__Exercise instructions__:
If a line in the records below contains the word "Tragelaphus", return that line.

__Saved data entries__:
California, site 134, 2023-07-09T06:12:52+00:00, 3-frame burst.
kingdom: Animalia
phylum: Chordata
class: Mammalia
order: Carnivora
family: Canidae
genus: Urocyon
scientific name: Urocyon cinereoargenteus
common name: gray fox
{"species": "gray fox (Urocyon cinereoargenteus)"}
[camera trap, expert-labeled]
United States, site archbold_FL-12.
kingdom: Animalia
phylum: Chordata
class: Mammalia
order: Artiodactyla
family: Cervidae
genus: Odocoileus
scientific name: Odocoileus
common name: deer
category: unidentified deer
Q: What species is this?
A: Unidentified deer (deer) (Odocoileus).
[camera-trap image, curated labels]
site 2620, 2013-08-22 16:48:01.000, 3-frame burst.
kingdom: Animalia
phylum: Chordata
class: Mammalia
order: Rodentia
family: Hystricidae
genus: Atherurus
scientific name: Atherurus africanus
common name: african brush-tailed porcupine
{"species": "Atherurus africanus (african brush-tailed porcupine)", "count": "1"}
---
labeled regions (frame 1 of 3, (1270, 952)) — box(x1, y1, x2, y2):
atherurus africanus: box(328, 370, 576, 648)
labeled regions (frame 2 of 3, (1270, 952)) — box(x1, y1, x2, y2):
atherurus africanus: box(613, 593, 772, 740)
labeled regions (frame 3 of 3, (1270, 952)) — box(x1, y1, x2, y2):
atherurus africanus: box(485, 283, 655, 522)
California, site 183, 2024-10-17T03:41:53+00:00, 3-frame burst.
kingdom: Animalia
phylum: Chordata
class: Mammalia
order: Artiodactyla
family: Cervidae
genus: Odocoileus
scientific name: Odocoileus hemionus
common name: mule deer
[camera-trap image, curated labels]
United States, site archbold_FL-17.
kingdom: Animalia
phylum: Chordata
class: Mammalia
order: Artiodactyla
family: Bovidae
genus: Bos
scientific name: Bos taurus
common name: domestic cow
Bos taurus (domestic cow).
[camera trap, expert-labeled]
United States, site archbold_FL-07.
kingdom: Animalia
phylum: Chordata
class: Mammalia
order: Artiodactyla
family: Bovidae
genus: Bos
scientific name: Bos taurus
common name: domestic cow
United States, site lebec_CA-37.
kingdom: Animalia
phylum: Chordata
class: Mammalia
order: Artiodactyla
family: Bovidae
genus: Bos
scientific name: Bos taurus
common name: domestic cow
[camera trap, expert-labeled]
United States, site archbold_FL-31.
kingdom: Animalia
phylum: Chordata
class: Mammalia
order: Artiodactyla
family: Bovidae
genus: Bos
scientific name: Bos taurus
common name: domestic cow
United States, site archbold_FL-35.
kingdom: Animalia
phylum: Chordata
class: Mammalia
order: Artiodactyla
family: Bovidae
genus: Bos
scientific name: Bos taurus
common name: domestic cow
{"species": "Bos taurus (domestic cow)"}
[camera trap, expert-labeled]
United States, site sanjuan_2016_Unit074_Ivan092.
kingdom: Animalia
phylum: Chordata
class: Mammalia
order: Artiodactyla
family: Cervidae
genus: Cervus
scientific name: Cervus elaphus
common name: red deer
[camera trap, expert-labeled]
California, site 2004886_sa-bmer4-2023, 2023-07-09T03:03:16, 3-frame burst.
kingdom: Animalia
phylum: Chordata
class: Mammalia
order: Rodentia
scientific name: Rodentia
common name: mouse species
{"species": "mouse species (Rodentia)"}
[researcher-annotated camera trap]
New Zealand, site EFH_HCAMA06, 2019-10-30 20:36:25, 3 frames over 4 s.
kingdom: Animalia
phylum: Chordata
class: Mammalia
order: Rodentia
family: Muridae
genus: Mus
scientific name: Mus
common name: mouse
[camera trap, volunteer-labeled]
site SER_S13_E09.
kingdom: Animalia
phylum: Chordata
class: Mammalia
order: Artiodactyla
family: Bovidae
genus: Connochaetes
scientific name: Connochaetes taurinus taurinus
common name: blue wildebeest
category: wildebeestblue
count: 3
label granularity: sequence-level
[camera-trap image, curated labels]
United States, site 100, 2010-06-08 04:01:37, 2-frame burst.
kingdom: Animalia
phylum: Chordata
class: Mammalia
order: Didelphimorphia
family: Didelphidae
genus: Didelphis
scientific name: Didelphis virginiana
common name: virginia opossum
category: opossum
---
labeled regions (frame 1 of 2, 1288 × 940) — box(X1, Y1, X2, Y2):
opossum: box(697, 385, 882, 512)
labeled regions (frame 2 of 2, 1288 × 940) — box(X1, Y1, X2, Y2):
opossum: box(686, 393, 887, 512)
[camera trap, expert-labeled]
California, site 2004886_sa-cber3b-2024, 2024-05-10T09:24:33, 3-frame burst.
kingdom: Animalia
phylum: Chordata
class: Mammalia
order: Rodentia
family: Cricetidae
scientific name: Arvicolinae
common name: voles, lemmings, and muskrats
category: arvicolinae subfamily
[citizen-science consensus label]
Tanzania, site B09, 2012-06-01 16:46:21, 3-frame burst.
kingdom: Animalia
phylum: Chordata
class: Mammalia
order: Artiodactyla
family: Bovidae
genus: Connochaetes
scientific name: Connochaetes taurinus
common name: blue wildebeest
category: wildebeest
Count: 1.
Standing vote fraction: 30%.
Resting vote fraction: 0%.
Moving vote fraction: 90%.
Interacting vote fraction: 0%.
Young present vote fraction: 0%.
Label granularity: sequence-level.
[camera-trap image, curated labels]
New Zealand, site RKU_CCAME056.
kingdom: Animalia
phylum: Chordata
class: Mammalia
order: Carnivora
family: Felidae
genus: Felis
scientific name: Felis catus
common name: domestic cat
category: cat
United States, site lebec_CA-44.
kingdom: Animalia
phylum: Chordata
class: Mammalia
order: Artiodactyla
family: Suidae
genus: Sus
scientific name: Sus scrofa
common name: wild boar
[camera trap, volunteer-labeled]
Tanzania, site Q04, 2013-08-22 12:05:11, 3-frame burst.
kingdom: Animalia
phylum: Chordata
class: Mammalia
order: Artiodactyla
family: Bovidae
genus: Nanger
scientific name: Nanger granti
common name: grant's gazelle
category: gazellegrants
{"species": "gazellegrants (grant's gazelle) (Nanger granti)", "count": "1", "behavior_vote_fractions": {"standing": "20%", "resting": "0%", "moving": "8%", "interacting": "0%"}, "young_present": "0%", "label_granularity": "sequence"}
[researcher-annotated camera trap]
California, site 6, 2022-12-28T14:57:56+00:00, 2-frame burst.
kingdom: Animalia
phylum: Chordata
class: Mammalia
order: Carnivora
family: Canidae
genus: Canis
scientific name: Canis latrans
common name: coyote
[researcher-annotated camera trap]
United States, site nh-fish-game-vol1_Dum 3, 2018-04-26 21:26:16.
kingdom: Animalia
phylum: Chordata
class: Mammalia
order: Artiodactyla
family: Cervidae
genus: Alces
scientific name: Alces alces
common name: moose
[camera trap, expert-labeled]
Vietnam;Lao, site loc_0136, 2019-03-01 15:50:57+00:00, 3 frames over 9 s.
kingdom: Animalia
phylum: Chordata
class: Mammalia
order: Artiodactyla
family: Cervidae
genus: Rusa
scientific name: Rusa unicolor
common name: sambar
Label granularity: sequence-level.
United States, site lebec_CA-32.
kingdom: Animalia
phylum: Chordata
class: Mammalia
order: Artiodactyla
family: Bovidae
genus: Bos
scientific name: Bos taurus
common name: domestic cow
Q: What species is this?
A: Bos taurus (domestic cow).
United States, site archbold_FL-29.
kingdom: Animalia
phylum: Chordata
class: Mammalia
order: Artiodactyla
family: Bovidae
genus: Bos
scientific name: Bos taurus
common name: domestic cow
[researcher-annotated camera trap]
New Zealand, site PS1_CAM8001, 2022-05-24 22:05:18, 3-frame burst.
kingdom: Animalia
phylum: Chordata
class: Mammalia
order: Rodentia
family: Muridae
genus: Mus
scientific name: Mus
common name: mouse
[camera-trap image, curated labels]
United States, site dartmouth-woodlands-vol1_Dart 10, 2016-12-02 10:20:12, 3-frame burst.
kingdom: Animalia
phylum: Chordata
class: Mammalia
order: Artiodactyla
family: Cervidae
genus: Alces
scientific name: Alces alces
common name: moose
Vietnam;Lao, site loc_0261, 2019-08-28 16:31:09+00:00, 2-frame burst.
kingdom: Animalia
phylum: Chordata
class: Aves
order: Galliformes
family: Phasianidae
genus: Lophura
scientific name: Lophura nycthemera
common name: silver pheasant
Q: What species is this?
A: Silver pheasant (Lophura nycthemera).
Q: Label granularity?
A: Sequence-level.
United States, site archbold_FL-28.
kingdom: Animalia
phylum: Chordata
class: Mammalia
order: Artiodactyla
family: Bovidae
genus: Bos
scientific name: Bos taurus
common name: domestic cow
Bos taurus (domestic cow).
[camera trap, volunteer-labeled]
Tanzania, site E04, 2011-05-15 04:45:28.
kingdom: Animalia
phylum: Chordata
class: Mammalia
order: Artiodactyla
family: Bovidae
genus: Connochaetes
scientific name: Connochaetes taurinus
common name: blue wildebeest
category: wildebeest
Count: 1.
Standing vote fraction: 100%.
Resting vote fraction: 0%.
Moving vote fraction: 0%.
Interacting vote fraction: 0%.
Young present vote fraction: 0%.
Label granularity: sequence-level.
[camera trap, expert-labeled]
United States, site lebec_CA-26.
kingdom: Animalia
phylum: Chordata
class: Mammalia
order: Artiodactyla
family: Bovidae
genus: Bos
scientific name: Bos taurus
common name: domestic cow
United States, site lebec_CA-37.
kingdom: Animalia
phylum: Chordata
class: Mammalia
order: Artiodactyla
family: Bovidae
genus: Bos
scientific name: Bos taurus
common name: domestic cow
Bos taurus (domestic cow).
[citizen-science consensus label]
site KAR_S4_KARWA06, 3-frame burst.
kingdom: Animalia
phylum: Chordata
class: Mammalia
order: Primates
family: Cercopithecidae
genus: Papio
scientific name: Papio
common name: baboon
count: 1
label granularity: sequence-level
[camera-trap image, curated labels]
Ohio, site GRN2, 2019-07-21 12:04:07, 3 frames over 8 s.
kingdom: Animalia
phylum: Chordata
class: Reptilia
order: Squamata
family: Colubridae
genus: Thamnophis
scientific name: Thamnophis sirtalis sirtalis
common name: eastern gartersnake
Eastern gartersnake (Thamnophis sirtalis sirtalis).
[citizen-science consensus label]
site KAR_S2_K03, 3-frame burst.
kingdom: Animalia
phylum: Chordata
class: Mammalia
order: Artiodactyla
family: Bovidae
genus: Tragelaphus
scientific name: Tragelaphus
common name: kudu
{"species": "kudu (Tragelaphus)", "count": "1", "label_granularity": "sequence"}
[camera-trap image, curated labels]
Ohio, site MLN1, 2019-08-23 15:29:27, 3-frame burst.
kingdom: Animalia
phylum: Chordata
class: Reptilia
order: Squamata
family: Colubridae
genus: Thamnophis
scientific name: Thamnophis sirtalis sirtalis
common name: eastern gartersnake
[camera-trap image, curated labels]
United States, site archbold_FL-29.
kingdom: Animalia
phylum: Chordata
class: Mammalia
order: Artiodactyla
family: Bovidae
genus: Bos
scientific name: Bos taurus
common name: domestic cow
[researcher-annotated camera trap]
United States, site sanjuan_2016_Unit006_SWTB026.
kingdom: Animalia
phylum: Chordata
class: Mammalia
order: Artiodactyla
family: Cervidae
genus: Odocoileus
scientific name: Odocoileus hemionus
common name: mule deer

__Exercise response__:
genus: Tragelaphus
scientific name: Tragelaphus
{"species": "kudu (Tragelaphus)", "count": "1", "label_granularity": "sequence"}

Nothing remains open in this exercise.